===== SOURCE RECORDS

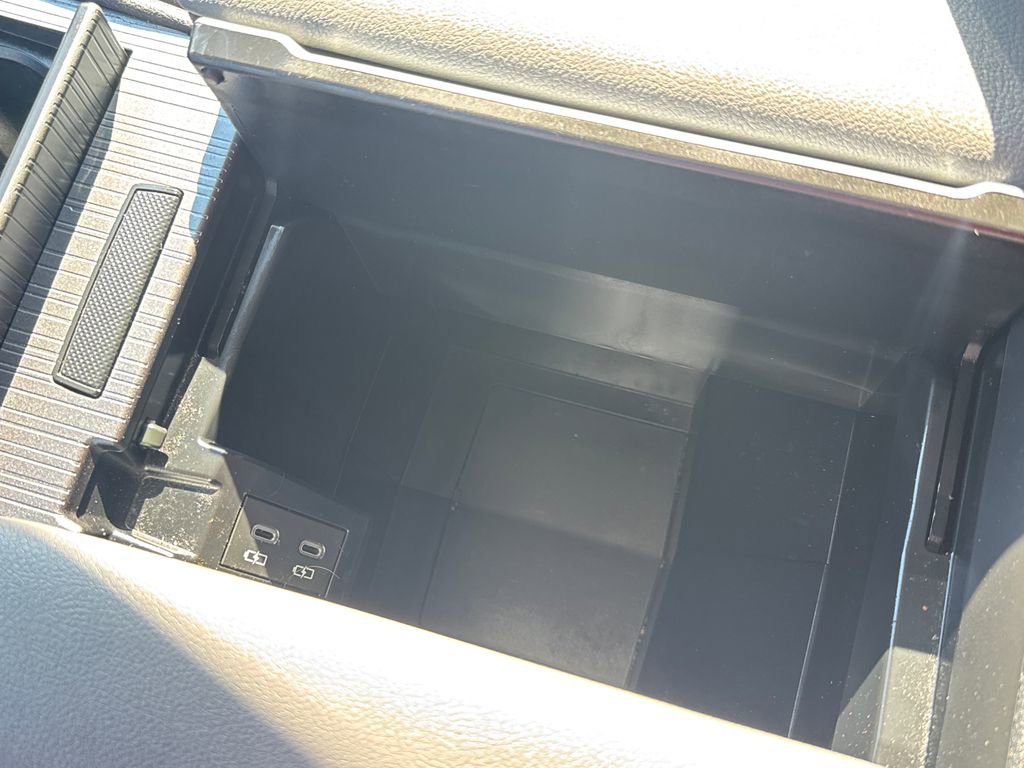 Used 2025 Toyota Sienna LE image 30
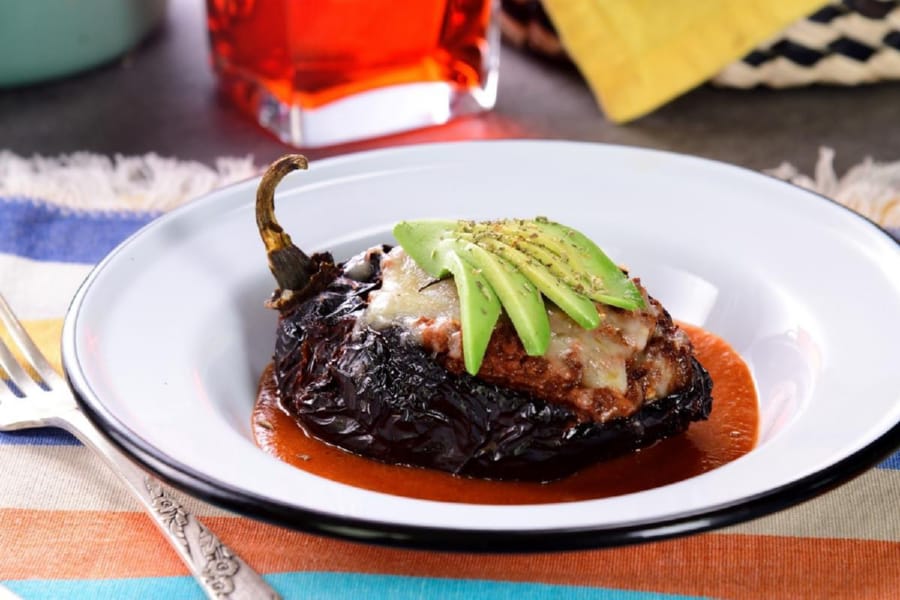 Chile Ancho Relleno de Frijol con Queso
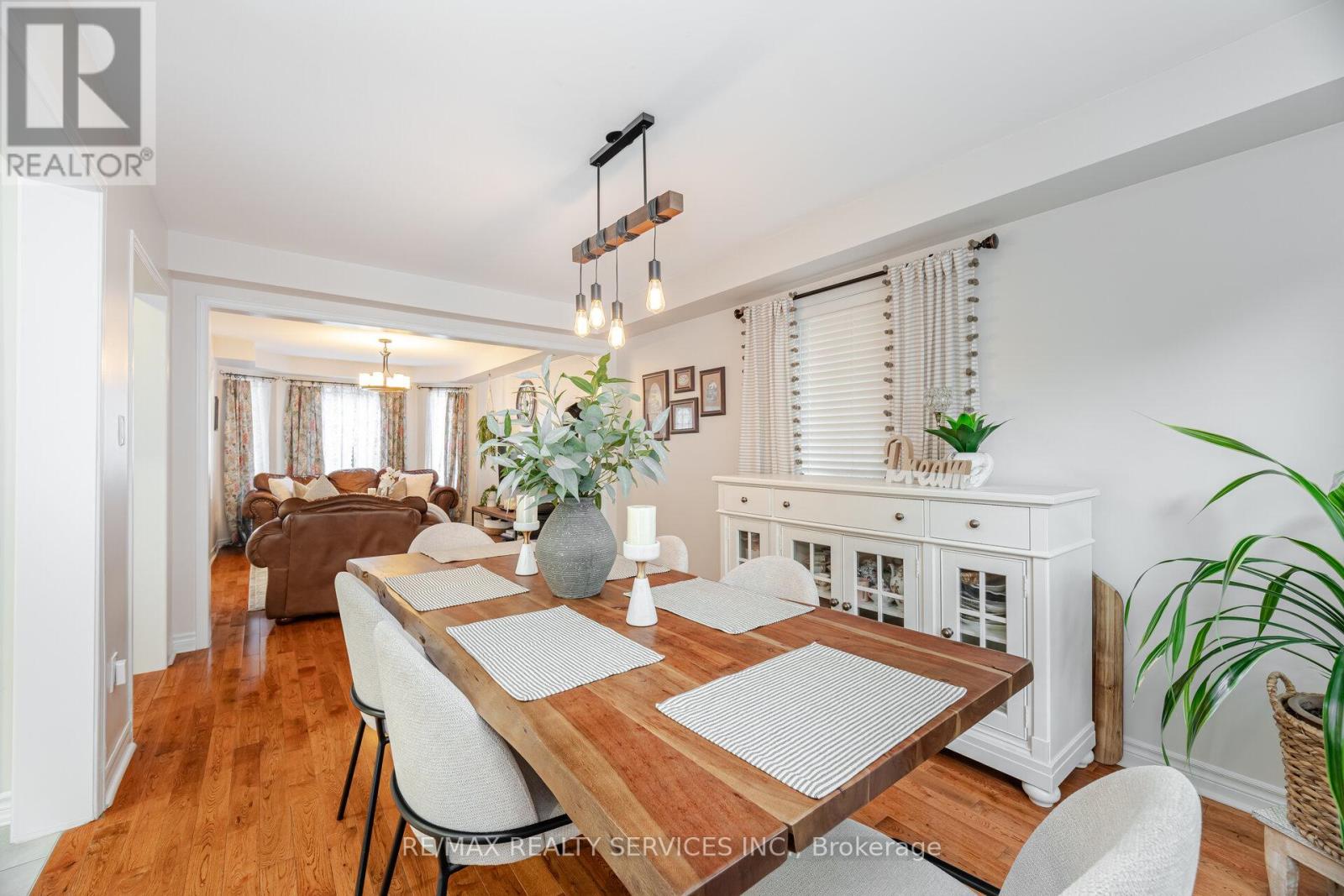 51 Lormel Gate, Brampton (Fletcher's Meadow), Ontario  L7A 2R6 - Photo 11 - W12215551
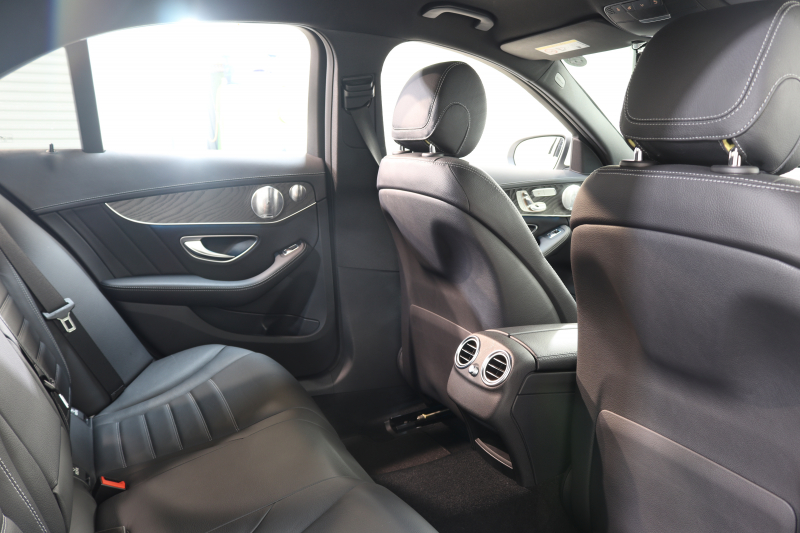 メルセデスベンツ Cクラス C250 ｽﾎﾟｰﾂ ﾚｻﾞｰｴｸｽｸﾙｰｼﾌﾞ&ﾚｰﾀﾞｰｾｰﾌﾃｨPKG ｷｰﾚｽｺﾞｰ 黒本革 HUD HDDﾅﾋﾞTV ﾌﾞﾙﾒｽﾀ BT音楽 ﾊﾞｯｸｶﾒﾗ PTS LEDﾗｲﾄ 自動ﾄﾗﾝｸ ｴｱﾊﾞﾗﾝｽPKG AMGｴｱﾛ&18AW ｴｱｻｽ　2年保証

==========
===== SOURCE RECORDS

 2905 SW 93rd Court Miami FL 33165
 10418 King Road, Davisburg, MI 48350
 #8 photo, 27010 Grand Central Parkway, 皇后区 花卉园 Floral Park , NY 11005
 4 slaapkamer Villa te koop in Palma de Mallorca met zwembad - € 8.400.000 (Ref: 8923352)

==========
===== SOURCE RECORDS

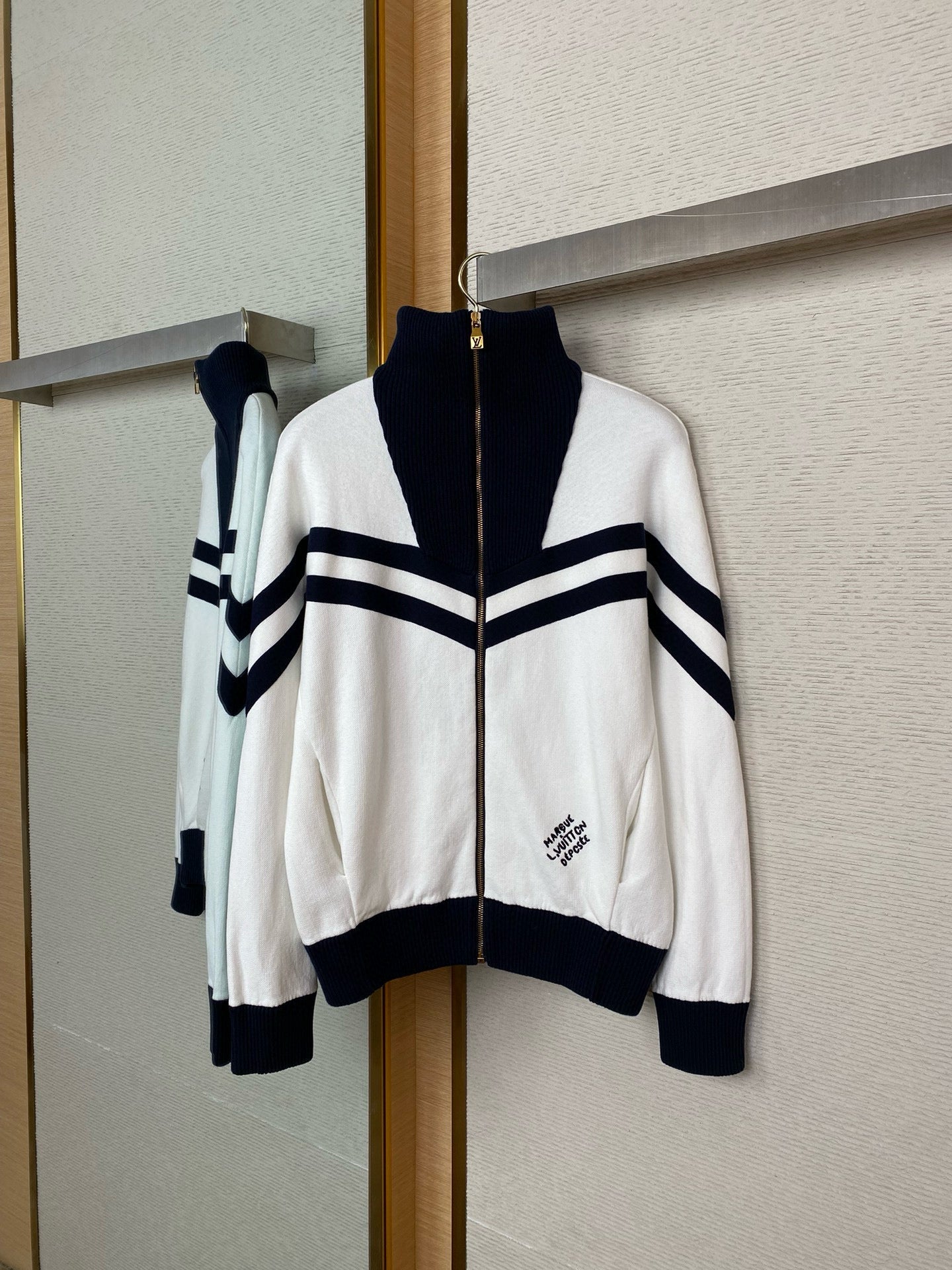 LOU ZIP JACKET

==========

WORK INSTRUCTIONS:
The range runs from the line with "10418 King Road, Davisburg, MI 48350" up to and including the line with "4 slaapkamer Villa" in the listing above; please write out exactly those lines and nothing more.

ANSWER TO THIS PROBLEM:
 10418 King Road, Davisburg, MI 48350
 #8 photo, 27010 Grand Central Parkway, 皇后区 花卉园 Floral Park , NY 11005
 4 slaapkamer Villa te koop in Palma de Mallorca met zwembad - € 8.400.000 (Ref: 8923352)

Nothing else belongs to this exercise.